___ 与えられた本文 ___
「樹木点検員」制度に基づく公園樹木の点検と診断

東京都立善福寺公園ほか都立公園

カテゴリー:安全対策

東京都立善福寺公園ほか都立公園 写真

施設概要

所在地 東京都杉並区善福寺二・三丁目
開設 昭和36(1961)年6月16日
面積 7.9ha
公園種別 風致公園
設置・管理者 東京都・公益財団法人東京都公園協会

杉並区の住宅地に立地し、従前は神田川の水源のひとつともなっていた湧水池である善福寺池を中心とした公園である。昭和初期には風致地区として整備が進み、樹木の植栽もこの頃から行われている。開園面積は約7.9ha であり、水面がこのうちの半分程度を占め、子供広場やあそび場(遊具)、ゲートボール場、ボート乗り場などが整備されている。池の周りは小高い樹木に覆われた閑静な空間となっており、動植物が豊富なことでも知られている。

詳細

1. 取り組みの背景
(1)東京都の公園緑地等の状況

1)公園緑地と樹木の状況
東京都が整備・管理する都市公園の面積は平成26(2014)年度には2,000ha を越えている。東京オリンピックの開催と公害対策を契機とした樹木植栽が進み、平成272015)年に発表された「世界の暮らしやすい都市ランキング」(『MONOCLEモノクル』2015)で世界一位とされた要因のひとつともなっている。一方で、半数近くが開園以来40年以上を経過しており、ここに植栽されている樹木の多くが、人間で言えば壮年~ 老齢期を迎えつつあると言える。街路樹の大径木調査で、要定期診断とされた樹木が2万本以上あり、公園でも相当数の高齢樹木が分布していると思われる。危険な樹木などの発見や随時の伐採、剪定等の措置には従来も取り組まれてきたが、それでも倒木等の事故は毎年のように発生していた)。
___ 抽出記録 ___
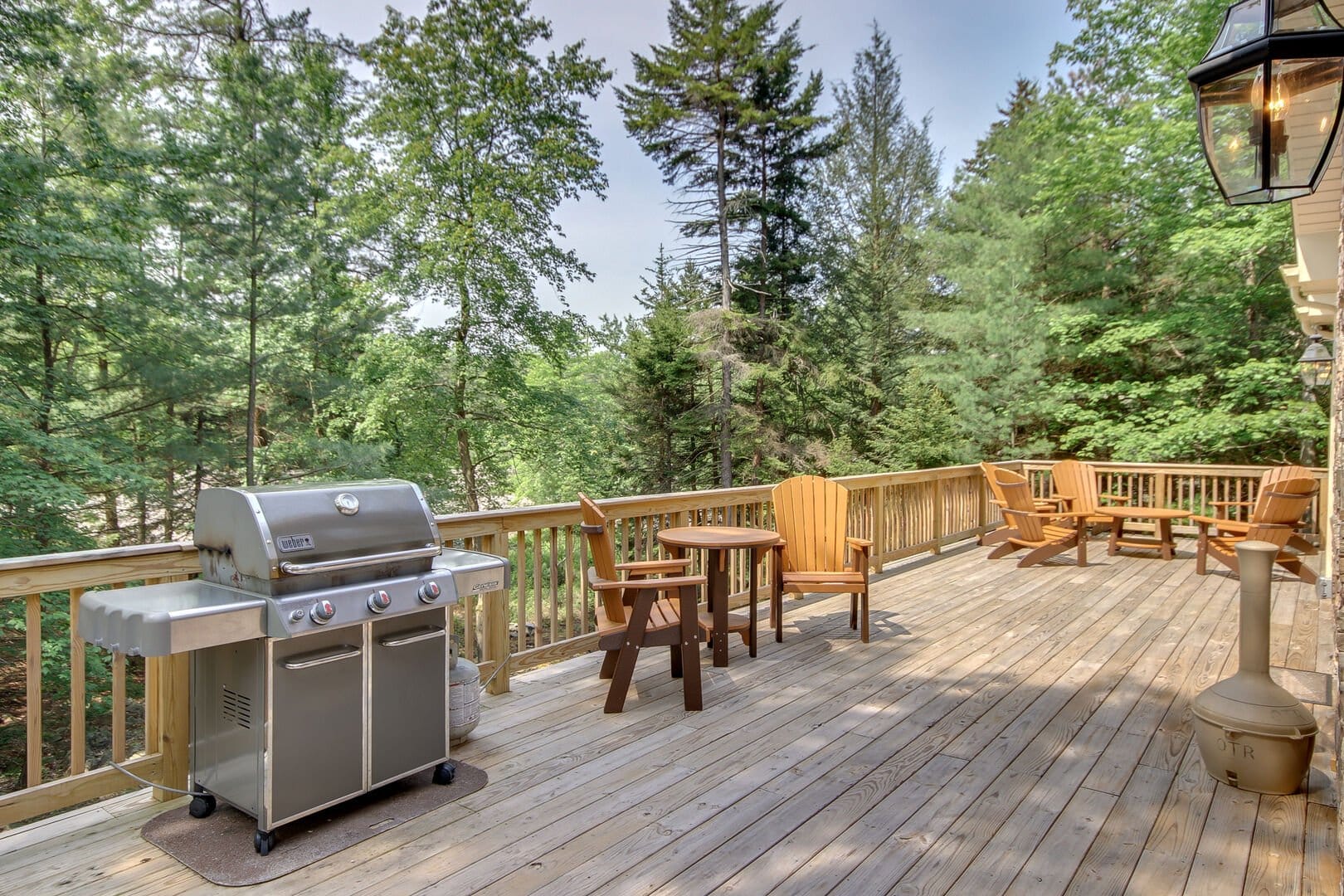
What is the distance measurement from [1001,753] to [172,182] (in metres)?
11.8

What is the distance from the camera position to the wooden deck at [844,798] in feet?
6.63

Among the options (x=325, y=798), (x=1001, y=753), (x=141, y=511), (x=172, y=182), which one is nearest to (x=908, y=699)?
(x=1001, y=753)

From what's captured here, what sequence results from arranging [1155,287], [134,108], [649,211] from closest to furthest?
[134,108]
[1155,287]
[649,211]

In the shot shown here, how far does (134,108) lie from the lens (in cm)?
1040

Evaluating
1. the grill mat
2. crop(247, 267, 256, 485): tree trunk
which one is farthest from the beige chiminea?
crop(247, 267, 256, 485): tree trunk

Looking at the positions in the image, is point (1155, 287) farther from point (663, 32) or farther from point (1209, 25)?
point (663, 32)

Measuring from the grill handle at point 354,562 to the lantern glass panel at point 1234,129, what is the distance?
9.11 ft

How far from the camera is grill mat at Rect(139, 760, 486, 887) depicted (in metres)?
2.06

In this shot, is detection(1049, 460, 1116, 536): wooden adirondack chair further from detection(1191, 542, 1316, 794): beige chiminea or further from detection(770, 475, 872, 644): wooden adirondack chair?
detection(1191, 542, 1316, 794): beige chiminea

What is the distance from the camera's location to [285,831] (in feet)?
7.39

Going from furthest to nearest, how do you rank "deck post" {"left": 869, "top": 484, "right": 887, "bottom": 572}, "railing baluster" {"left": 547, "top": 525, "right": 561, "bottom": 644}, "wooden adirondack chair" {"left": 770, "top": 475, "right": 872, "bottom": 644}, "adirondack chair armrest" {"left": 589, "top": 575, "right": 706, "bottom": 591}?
"deck post" {"left": 869, "top": 484, "right": 887, "bottom": 572}
"wooden adirondack chair" {"left": 770, "top": 475, "right": 872, "bottom": 644}
"railing baluster" {"left": 547, "top": 525, "right": 561, "bottom": 644}
"adirondack chair armrest" {"left": 589, "top": 575, "right": 706, "bottom": 591}

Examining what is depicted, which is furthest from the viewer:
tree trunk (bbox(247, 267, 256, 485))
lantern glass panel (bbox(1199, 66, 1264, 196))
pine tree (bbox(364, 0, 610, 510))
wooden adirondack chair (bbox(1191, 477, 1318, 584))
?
pine tree (bbox(364, 0, 610, 510))

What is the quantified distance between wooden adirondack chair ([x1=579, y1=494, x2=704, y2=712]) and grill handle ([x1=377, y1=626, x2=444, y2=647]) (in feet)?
2.62

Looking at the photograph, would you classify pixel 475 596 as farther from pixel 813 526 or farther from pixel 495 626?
pixel 813 526
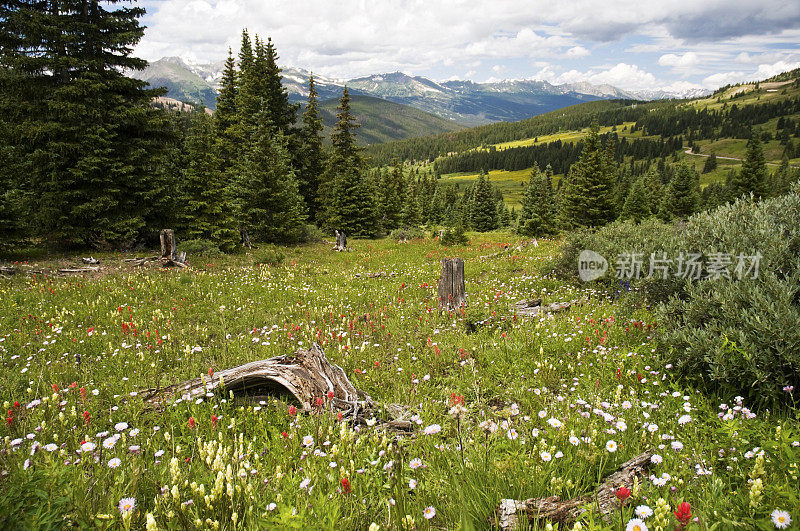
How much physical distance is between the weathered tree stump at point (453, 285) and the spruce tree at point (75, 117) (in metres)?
16.4

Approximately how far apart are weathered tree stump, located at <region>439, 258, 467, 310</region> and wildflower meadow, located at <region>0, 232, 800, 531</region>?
529 millimetres

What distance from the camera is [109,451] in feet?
11.0

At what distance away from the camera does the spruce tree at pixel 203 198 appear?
67.0ft

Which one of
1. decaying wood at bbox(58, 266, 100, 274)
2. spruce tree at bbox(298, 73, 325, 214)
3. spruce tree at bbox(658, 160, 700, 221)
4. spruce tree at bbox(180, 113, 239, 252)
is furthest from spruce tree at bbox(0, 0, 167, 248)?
spruce tree at bbox(658, 160, 700, 221)

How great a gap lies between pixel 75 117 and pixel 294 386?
769 inches

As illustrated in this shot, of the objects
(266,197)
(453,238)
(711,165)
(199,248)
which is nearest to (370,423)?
(199,248)

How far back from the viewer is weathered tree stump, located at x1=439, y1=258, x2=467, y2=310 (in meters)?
9.99

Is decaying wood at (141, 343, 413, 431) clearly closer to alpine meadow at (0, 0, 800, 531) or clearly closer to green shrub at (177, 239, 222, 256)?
alpine meadow at (0, 0, 800, 531)

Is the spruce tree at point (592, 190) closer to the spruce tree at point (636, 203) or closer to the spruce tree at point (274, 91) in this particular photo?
the spruce tree at point (636, 203)

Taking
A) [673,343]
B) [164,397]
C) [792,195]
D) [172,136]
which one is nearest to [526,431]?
[673,343]

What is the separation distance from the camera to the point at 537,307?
1005cm

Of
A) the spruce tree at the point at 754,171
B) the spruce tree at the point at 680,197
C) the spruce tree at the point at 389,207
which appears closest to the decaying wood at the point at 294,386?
the spruce tree at the point at 389,207

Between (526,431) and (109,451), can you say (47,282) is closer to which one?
(109,451)

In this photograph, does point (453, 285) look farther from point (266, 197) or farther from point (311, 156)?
point (311, 156)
___
*本演習の課題*
A - 本文によれば、東京都立善福寺公園が開設されたのはいつですか。
B - 本文のうち、「所在地 東京都杉並区善福寺二・三丁目」を含む語句で始まり「豊富なことでも知られている。」で終わる部分を、一字一句違えずに書き写してください。
記録は別の出典から採られたものです。

*最終結果*
A - 昭和36(1961)年6月16日です。

B -
所在地 東京都杉並区善福寺二・三丁目
開設 昭和36(1961)年6月16日
面積 7.9ha
公園種別 風致公園
設置・管理者 東京都・公益財団法人東京都公園協会

杉並区の住宅地に立地し、従前は神田川の水源のひとつともなっていた湧水池である善福寺池を中心とした公園である。昭和初期には風致地区として整備が進み、樹木の植栽もこの頃から行われている。開園面積は約7.9ha であり、水面がこのうちの半分程度を占め、子供広場やあそび場(遊具)、ゲートボール場、ボート乗り場などが整備されている。池の周りは小高い樹木に覆われた閑静な空間となっており、動植物が豊富なことでも知られている。